In terms of drawbacks, it should be noted that due to the requirement of a 6 bp mismatch it might be that the covered TIR range is not maximal, especially if the targeted Shine-Dalgarno sequence is already similar to the optimal consensus sequence and therefore predicted to be very efficient. In such a case, the members of a GLOS-RBS library might suffer disproportionally much from a 6 bp mismatch. However this can be counteracted by slightly shifting the target region for randomization towards the start codon. Moreover, we believe that the maximal TIRs are unlikely to be required for most applications. Very high TIR values often do not lead to higher activities for various reasons, including metabolic burden or translation being no longer rate-limiting³. Furthermore, we argue that this limitation is a reasonable trade-off given that our method drastically reduces off-target mutations and thus might become valuable to many industrial production strains.

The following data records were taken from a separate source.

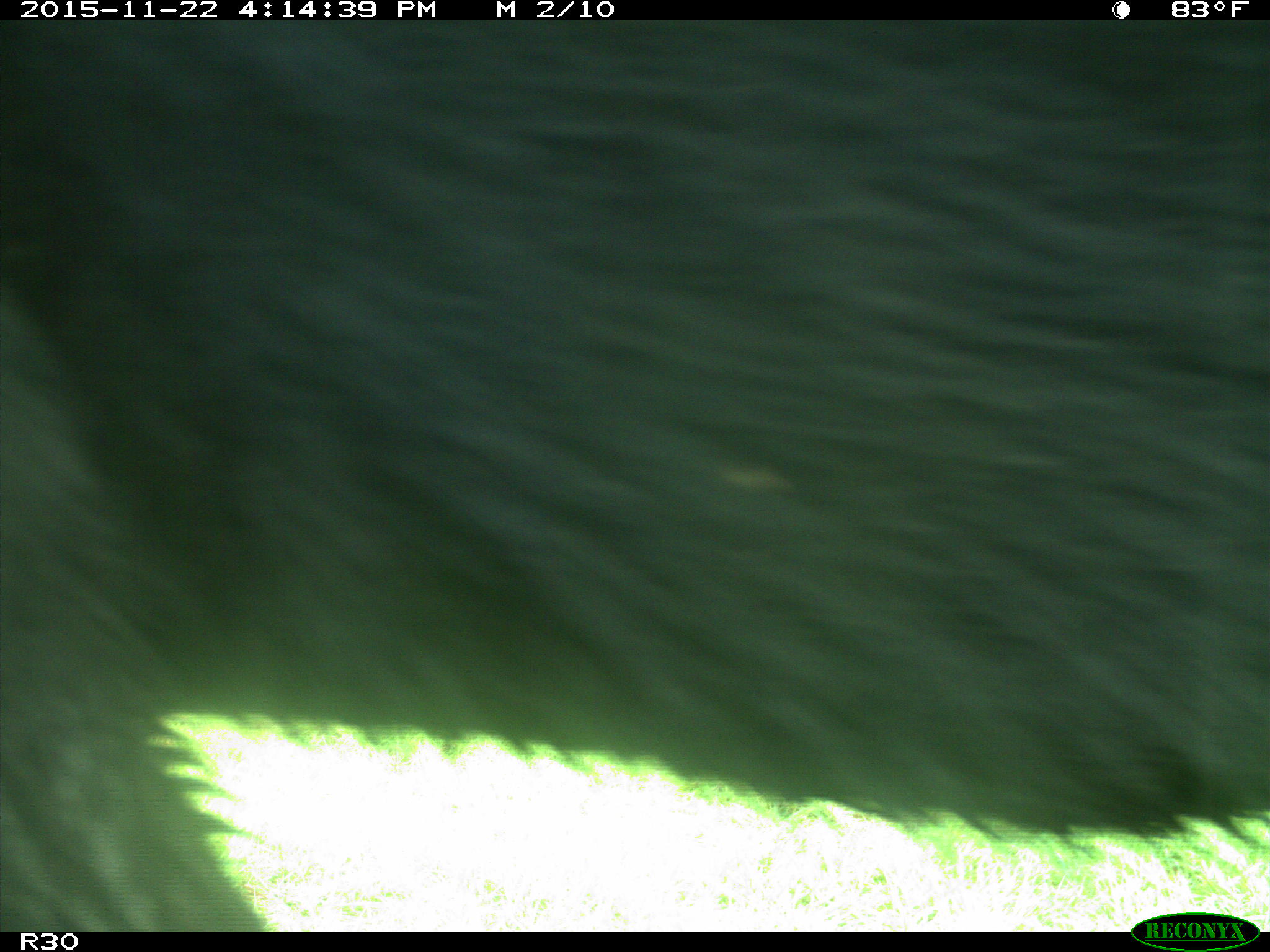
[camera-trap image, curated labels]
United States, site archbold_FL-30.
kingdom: Animalia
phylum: Chordata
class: Mammalia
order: Artiodactyla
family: Bovidae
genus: Bos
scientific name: Bos taurus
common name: domestic cow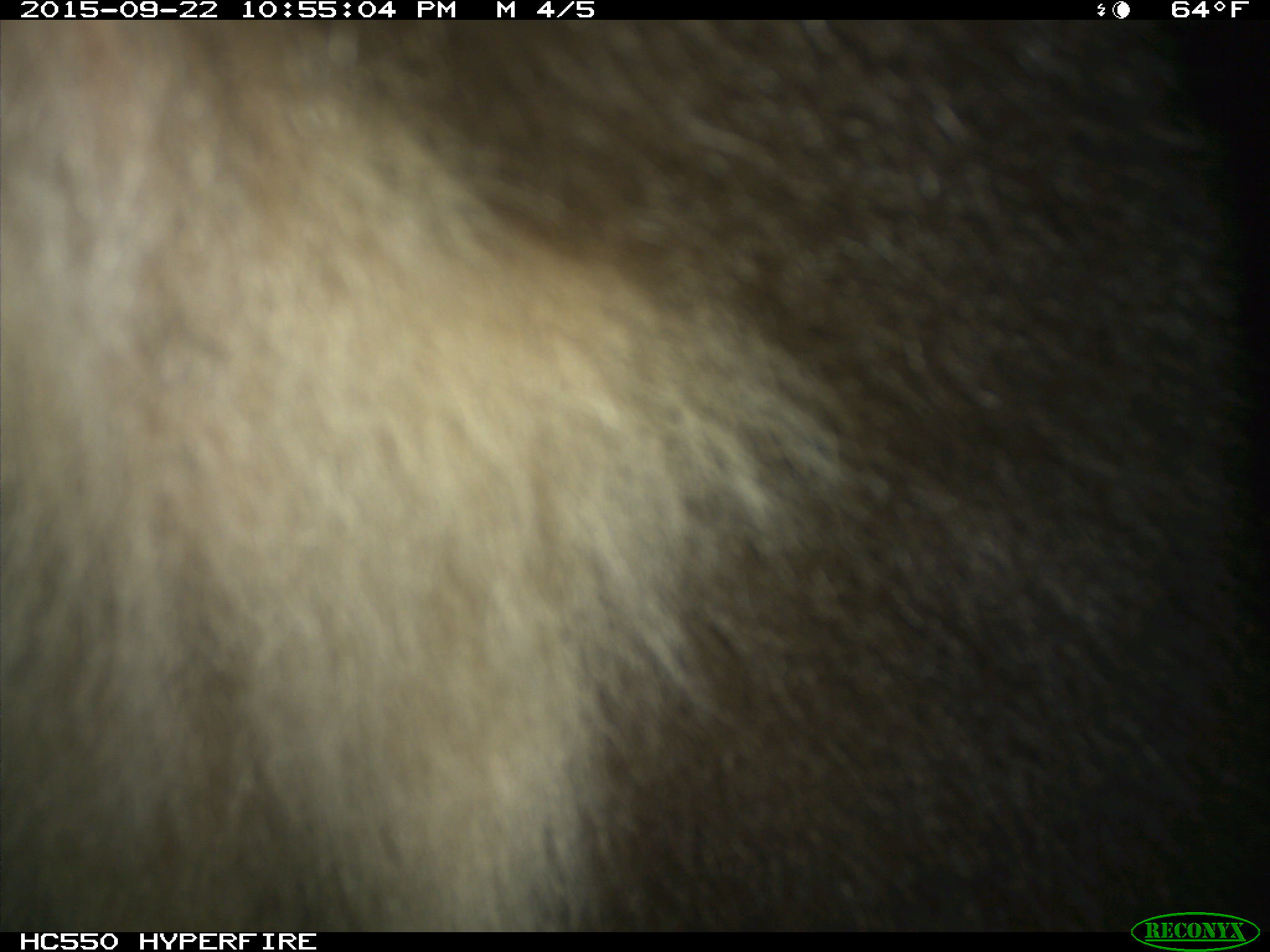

It should be mentioned that the recent combination of homologous recombination and CRISPR/Cas9 counterselection represents a different approach to apply library strategies to chromosomal targets^34,35, which circumvents the issue of library bias due to an active MMR system altogether. However, it remains for now unclear which alternative biases are introduced by replacing oligonucleotide-directed mutagenesis with homologous recombination. In the present method, the different influences have been carefully characterized and it is clear that efficient library strategies can be easily implemented.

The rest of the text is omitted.